2005-03-25 11:59:33 | 社会・政治
北朝鮮から提供された遺骨試料のDNA鑑定にまつわる私なりの疑念を、これまでブログで数回にわたり述べてきた。

遺骨DNA鑑定で知りたいこと
遺骨DNA鑑定と科学者の社会的責任
遺骨DNA鑑定の怪 何がどこでどうなったか
遺骨DNA鑑定の怪の続き 須藤信彦議員の発言を評価

①《帝京大はDNAを鑑定できた、科警研は出来なかった。これは科学的立証の一番基本的な条件である再現性が確認出来ていないことを示す。何故再現性が確認できないのかをつまびらかにするのは、科学者の責務である。》
②《DNAが検出されたのは事実として、このDNAを遺骨由来のものと断定した科学的根拠の明示が必要である。》

と云うことから私の疑念は始まったのである。

ところがネイチャー2月3日号の記事によると、帝京大の吉井講師が《「私の検査は決定的なものではありませんよ。鑑定試料が汚れていた可能性もありますからね」》と云ったらしいのである。

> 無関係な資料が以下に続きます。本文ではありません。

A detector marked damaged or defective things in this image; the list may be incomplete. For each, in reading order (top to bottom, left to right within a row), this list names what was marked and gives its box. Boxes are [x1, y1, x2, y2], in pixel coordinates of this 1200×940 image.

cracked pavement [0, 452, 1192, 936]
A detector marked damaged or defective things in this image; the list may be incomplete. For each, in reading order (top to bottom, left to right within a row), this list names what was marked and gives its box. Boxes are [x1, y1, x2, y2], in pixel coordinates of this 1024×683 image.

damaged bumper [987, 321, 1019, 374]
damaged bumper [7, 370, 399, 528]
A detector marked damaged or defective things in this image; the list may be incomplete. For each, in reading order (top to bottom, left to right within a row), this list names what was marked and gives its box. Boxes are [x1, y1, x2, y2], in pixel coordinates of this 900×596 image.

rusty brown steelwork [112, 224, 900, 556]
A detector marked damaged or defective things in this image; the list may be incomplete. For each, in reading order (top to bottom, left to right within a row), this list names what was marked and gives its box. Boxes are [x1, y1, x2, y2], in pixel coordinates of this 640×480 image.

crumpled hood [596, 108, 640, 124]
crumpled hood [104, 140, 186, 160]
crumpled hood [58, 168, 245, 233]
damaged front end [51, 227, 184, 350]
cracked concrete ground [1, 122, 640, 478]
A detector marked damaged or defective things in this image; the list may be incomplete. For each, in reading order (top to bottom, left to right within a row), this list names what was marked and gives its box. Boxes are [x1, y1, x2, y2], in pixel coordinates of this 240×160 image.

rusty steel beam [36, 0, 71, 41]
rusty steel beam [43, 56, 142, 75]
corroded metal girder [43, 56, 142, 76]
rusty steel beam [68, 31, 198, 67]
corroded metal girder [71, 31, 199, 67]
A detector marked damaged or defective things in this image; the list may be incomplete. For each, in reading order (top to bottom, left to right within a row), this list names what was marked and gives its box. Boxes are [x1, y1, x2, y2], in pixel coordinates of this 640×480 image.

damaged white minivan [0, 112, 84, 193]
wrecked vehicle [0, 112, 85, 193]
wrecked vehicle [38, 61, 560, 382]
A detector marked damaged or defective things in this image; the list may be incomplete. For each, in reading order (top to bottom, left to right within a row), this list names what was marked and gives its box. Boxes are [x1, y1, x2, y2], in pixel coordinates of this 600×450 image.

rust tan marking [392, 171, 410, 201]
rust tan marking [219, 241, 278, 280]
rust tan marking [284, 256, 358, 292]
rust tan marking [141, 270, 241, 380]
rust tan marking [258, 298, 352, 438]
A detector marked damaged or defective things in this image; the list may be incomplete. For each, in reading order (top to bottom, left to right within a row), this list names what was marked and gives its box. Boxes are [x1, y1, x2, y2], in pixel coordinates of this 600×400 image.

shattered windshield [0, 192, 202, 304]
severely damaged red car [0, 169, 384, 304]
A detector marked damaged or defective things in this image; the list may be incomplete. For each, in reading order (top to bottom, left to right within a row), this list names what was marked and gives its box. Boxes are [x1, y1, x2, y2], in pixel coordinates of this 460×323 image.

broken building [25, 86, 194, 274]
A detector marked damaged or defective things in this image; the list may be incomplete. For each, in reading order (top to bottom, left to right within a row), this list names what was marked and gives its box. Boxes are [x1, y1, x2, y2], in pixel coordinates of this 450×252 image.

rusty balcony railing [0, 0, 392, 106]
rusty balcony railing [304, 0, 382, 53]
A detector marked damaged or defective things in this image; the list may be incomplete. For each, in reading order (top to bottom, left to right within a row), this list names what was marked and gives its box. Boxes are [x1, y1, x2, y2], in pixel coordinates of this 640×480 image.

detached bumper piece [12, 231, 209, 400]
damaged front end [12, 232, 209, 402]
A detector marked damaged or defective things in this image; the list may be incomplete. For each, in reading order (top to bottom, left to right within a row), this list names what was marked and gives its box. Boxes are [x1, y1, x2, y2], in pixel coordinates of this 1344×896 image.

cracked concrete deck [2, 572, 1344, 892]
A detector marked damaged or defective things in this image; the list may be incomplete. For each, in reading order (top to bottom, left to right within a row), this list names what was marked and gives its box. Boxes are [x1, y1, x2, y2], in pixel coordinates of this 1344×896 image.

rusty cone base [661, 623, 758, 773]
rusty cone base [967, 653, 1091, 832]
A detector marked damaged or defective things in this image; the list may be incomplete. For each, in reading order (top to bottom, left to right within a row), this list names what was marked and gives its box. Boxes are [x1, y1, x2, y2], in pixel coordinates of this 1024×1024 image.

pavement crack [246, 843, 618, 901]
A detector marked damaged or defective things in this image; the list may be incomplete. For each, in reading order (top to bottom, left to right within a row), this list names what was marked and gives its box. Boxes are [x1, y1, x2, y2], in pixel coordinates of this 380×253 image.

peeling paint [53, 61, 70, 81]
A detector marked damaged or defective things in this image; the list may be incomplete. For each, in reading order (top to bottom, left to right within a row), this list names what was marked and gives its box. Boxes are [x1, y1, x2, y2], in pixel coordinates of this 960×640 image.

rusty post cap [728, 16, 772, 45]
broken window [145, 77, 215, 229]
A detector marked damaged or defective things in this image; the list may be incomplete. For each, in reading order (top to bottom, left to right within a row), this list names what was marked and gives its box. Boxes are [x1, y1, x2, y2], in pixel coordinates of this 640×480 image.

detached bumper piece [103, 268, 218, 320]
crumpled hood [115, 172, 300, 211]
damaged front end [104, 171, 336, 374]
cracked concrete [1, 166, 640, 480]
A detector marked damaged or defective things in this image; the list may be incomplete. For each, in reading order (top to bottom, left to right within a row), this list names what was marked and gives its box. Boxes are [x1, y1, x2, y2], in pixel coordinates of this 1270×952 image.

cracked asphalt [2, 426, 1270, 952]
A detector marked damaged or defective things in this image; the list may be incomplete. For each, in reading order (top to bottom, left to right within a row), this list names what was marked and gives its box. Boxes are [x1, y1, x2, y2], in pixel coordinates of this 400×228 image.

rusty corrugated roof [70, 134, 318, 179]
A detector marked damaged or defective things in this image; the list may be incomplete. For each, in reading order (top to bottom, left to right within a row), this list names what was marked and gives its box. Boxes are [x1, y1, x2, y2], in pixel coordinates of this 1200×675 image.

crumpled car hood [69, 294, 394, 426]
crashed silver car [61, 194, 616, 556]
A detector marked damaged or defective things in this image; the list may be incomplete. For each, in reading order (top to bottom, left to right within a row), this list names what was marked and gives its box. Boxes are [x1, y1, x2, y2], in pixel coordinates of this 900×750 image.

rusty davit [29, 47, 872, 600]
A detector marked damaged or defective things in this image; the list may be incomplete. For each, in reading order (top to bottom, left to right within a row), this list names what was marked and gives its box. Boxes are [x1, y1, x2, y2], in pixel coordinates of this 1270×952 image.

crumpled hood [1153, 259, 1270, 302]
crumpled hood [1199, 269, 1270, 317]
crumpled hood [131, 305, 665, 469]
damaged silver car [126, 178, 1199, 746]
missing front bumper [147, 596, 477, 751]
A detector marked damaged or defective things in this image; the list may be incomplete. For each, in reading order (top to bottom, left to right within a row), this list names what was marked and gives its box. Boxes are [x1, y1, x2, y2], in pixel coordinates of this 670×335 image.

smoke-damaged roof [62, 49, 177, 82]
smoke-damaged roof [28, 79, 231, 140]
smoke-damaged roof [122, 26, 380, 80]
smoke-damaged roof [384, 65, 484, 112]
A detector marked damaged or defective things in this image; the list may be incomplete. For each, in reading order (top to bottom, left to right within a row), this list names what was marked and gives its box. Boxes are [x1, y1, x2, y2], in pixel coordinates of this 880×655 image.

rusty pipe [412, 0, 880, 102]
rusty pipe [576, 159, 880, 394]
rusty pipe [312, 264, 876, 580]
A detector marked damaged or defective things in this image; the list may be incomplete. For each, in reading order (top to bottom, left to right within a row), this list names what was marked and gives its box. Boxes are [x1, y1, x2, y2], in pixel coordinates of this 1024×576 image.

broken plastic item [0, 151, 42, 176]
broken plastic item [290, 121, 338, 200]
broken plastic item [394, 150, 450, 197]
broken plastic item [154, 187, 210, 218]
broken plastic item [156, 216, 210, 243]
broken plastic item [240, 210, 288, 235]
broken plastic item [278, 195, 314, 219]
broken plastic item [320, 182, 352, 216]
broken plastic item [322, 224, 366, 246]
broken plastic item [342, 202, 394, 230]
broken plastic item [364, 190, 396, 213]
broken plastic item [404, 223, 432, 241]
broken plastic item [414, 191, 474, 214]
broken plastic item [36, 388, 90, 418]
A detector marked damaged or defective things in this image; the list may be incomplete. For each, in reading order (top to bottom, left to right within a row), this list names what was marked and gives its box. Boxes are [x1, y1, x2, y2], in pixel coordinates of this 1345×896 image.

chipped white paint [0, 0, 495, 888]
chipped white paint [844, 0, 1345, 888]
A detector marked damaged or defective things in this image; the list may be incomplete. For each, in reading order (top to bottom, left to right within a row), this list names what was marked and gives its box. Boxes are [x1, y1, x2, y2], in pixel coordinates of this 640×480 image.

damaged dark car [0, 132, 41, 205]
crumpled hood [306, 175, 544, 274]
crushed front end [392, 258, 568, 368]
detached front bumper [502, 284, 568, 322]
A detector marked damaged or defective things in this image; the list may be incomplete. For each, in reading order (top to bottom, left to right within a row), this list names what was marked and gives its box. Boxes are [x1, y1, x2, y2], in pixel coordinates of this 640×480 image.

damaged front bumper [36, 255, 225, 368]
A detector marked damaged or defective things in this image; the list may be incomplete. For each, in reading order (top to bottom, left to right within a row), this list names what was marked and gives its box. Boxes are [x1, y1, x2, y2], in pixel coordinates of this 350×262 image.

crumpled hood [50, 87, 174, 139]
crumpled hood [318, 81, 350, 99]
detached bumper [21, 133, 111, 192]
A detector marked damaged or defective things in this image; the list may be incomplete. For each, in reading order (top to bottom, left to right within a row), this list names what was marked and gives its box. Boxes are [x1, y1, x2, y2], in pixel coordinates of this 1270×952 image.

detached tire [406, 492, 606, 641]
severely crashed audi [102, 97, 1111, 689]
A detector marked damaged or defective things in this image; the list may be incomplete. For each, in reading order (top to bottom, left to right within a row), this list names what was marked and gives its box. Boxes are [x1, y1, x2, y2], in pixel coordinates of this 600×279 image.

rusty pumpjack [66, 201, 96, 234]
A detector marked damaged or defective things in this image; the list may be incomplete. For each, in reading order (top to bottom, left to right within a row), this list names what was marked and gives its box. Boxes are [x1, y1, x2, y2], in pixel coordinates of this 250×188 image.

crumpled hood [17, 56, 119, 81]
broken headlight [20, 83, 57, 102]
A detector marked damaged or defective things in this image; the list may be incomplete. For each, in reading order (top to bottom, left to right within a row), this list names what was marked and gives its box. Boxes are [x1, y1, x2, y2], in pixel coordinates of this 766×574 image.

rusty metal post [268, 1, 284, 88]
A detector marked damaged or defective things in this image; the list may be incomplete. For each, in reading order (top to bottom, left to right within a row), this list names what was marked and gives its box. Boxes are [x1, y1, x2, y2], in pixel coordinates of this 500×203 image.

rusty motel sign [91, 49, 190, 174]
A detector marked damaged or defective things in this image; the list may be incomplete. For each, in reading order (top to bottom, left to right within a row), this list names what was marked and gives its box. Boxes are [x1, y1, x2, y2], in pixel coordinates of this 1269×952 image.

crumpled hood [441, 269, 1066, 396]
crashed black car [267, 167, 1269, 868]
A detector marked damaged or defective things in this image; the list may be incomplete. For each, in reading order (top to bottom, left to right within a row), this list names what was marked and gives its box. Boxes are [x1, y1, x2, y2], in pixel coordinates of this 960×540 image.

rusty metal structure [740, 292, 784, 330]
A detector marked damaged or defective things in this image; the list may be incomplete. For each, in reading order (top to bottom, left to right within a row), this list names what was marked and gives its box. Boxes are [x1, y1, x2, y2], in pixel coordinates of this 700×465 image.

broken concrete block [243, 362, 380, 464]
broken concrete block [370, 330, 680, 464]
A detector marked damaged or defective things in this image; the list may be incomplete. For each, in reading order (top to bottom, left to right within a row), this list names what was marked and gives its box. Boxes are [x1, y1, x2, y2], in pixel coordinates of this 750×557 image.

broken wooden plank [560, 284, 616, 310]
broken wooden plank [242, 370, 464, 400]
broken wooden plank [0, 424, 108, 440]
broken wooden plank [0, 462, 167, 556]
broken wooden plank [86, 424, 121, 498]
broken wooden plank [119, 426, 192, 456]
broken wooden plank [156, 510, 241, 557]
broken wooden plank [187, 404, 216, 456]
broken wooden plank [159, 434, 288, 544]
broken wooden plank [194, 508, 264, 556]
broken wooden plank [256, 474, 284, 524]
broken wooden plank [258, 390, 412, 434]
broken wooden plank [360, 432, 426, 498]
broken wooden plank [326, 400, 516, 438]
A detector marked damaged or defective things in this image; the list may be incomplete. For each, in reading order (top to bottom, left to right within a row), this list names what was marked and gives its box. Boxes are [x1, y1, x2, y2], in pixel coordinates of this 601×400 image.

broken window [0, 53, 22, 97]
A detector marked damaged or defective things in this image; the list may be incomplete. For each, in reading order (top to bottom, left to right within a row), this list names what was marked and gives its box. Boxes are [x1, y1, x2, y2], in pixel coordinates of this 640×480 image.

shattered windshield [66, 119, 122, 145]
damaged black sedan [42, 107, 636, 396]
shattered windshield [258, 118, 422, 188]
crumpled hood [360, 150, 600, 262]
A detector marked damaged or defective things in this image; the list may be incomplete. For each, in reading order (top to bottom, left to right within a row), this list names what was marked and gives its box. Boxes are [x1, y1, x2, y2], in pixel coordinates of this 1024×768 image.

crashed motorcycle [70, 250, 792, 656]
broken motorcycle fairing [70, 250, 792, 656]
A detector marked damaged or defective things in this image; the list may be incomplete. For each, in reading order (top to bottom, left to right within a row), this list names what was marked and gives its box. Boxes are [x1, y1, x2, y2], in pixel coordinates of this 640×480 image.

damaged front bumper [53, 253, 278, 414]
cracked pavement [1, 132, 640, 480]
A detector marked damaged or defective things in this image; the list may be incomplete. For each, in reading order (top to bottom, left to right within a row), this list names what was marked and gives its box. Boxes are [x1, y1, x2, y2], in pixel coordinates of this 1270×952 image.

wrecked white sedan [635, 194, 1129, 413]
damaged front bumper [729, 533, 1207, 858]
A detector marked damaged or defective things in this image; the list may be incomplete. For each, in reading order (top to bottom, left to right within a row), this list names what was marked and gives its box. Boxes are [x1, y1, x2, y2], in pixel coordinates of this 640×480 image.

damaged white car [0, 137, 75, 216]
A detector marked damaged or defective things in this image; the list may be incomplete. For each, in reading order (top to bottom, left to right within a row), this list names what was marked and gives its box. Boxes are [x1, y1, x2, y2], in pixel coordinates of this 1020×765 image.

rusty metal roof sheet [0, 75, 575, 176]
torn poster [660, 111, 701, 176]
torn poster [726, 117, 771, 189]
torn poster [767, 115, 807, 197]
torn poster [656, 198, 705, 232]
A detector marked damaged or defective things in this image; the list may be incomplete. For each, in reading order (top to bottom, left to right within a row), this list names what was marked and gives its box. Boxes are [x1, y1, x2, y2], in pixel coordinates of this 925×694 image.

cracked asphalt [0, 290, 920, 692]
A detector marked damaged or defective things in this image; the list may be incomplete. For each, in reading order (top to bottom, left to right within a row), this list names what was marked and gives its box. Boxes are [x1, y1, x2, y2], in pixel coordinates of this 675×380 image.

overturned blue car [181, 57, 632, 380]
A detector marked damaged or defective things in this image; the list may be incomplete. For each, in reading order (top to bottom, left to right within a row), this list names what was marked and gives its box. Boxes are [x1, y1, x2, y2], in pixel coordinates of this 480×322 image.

この記事を巡り衆議院の外務委員会で、町村外相の次のような発言があった。《横田めぐみさんの遺骨とされるものの一部から別人のDNAが検出されたとする鑑定結果について、本件のネイチャー誌から取材を受けた関係者にも事実関係を確認したところ、取材においては、焼かれた骨によるDNA鑑定の困難性について一般論を述べたものであって、鑑定結果が確定的でない旨や、あるいは汚染された可能性がある旨応答した事実はなかったという返事を受けているということだけちょっと申し添えさせていただきます》

これは前出ネイチャー記事の完全否定である。

私は帝京大の吉井富夫講師に自ら進んで事情の説明を求めると同時に、ネイチャー誌からも事情説明があるべきである、と思っていた。ところがこの時点で私は気づかなかったが、既にネーチャー誌が3月17日号の論説(新聞の社説に相当)でまさにその問題を論じていたのである。

私はまだ原文に接していないが、その翻訳がブログに公開されているのでその内容を知ることが出来た。その論説は2月3日号の記事に関して《鑑定を行った科学者へのネイチャーのインタビューは、遺骨が汚染されていて、当該DNA鑑定を結論の出せないものにしている可能性を提起したものである。》と述べて、件の記事の内容を追認しているのである。

私は科学的に判断できる部分について、この問題はすでに決着がついたものと考えている。

帝京大の吉井富夫講師がどういう鑑定書を出したのか、またネイチャー誌のライターにどう語ったかにかかわらず、『遺骨は横田めぐみさんのものではない』は科学的には立証されなかったのである。これまでに実験結果の再現性が確認できなかったし、試料が残っていない現状ではこれからも再現性を確認できないという状況から下される私の結論である。

日本政府はこのように科学的に立証されていないものを、『世界に冠たる日本の鑑定技術の誇るべき成果』とばかりに北朝鮮に突きつけ、それと同時に実は『科学音痴』の醜態を世界に曝したのである。その責任問題を明らかにすることが今後に残される。

ここで『鑑定書』の流れを想像してみよう。

『鑑定』を科警研、帝京大に依頼した主体を私は知らないが、それをAとしよう。もちろんAは個人ではなくて複数の係官の居るある部署であろう。このAに科警研、帝京大から鑑定結果が戻ってきた。DNAが検出できたのは帝京大だけである。

この結果にAはどう対処したのだろうか。

ここに一人でも科学的常識を備えた係官がおれば、「こんなことではダメだな」とは思いつつも、鑑定結果を報告書にとりまとめてより上部の部署に上げたのであろう。その際に『意見書』が添えられておれば上々である。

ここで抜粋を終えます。